Por si fuera poco, en nuestro confortable siglo XXI, la razón tiene también que lidiar y perder sus batallas frente al raudal de emociones y sentimientos que anega la vida pública. El progreso técnico ha resuelto los graves problemas existenciales que apremiaban a nuestros antepasados y ha hecho posible el desbordamiento de las emociones fáciles. El buenismo y otros principios emocionales similares son lujos modernos inconcebibles para nuestros abuelos. La izquierda hegemónica los ha adoptado por estrategia; y la derecha inhibida, por el qué dirán. Lo malo es que el mecanismo emocional, una vez que se activa, exige satisfacción inmediata y no mide sus consecuencias a largo plazo. Por ejemplo, en el caso de la inmigración ilegal, todas las barreras legales y físicas y todas las previsiones de futuro ceden ante el empuje de la emoción inmediata. El efecto llamada para los casi 1.500 millones de africanos —cifra que habrá aumentado en otros 1.000 millones para 2050— es una valoración racional que no tiene ninguna posibilidad de prosperar frente a la erupción del volcán sentimental. El esquema se reproduce a un nivel más municipal con el fenómeno de los okupas. Por supuesto, esa solidaridad emocional funciona siempre que inmigrantes y okupas ilegales se hallen lo suficientemente lejos de nuestro círculo de confort. Cuanto más lejos estén de nuestro barrio, mayor y más altiva será nuestra exhibición de buenismo. Una cosa es predicar la filantropía y otra que los recién llegados acampen en tu jardín, que tampoco sería mucho pedir.

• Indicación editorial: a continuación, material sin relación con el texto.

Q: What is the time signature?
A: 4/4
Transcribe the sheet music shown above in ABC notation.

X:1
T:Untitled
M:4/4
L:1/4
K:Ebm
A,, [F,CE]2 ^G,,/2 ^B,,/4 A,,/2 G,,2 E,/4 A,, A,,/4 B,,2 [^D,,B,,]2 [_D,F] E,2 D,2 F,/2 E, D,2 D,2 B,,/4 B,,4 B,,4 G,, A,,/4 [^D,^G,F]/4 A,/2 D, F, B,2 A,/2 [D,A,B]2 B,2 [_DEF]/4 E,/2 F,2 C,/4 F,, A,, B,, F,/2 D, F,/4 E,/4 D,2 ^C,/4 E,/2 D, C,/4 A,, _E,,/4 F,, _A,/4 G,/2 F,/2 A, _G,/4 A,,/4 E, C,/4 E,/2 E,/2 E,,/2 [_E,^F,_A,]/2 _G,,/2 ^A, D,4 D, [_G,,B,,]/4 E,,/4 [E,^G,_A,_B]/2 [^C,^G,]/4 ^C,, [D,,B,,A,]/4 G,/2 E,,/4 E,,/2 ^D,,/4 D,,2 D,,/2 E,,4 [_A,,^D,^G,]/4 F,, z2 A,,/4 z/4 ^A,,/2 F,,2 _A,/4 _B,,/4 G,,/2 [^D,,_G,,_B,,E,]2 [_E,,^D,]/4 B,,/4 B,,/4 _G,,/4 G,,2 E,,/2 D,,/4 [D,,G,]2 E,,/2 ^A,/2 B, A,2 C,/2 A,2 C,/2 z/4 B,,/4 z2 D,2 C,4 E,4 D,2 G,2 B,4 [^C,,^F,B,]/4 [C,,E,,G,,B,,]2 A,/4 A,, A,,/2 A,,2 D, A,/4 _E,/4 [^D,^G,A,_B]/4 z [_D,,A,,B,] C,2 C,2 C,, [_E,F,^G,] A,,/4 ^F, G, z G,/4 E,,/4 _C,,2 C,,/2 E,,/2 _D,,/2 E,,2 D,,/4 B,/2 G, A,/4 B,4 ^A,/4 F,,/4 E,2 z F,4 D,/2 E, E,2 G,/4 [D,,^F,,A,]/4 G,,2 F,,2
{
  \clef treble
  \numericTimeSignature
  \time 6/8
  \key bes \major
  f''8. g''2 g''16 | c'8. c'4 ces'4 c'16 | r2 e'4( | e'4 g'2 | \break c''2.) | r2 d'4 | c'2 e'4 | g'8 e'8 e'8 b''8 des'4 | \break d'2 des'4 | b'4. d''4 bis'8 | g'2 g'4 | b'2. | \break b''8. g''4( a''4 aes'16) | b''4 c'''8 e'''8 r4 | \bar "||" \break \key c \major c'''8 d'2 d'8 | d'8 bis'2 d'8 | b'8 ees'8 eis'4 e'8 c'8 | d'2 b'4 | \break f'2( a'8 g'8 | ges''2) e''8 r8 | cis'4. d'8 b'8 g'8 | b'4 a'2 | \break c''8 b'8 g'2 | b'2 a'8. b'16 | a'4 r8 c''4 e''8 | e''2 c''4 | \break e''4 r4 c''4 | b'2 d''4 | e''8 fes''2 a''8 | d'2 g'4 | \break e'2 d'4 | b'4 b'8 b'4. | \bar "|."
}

Por otra parte, la emoción gana cada vez más terreno en la esfera política. Es mucho más fácil y electoralmente rentable hacer política con emociones que con razones. En política, el sentimentalismo es un mecanismo primitivo y excluyente: o eres uno de los nuestros, amigo fiel y buena gente, o conspiras con los otros, gentuza ruin y lo peor de lo peor. A los amados líderes les resulta mucho más fácil activar esas emociones antagónicas y recurrir a la "futbolización de la política" que entrar en debates técnicos para los que no están preparados. Nosotros somos los buenos; no como ellos, que son canalla. Lo que antes era lucha de clases ahora es lucha de frases. Al final llegamos a la misma conclusión de siempre: aunque no todos los políticos son iguales ni todos exhiben el mismo nivel de demagogia, tenemos los políticos que nos merecemos. Ellos hacen su trabajo, que es ganar elecciones. De nosotros depende que las ganen por su eficiencia como gestores o porque azuzan a la hinchada y no se cansan de repetir las bellas falacias que nos gusta tanto oír.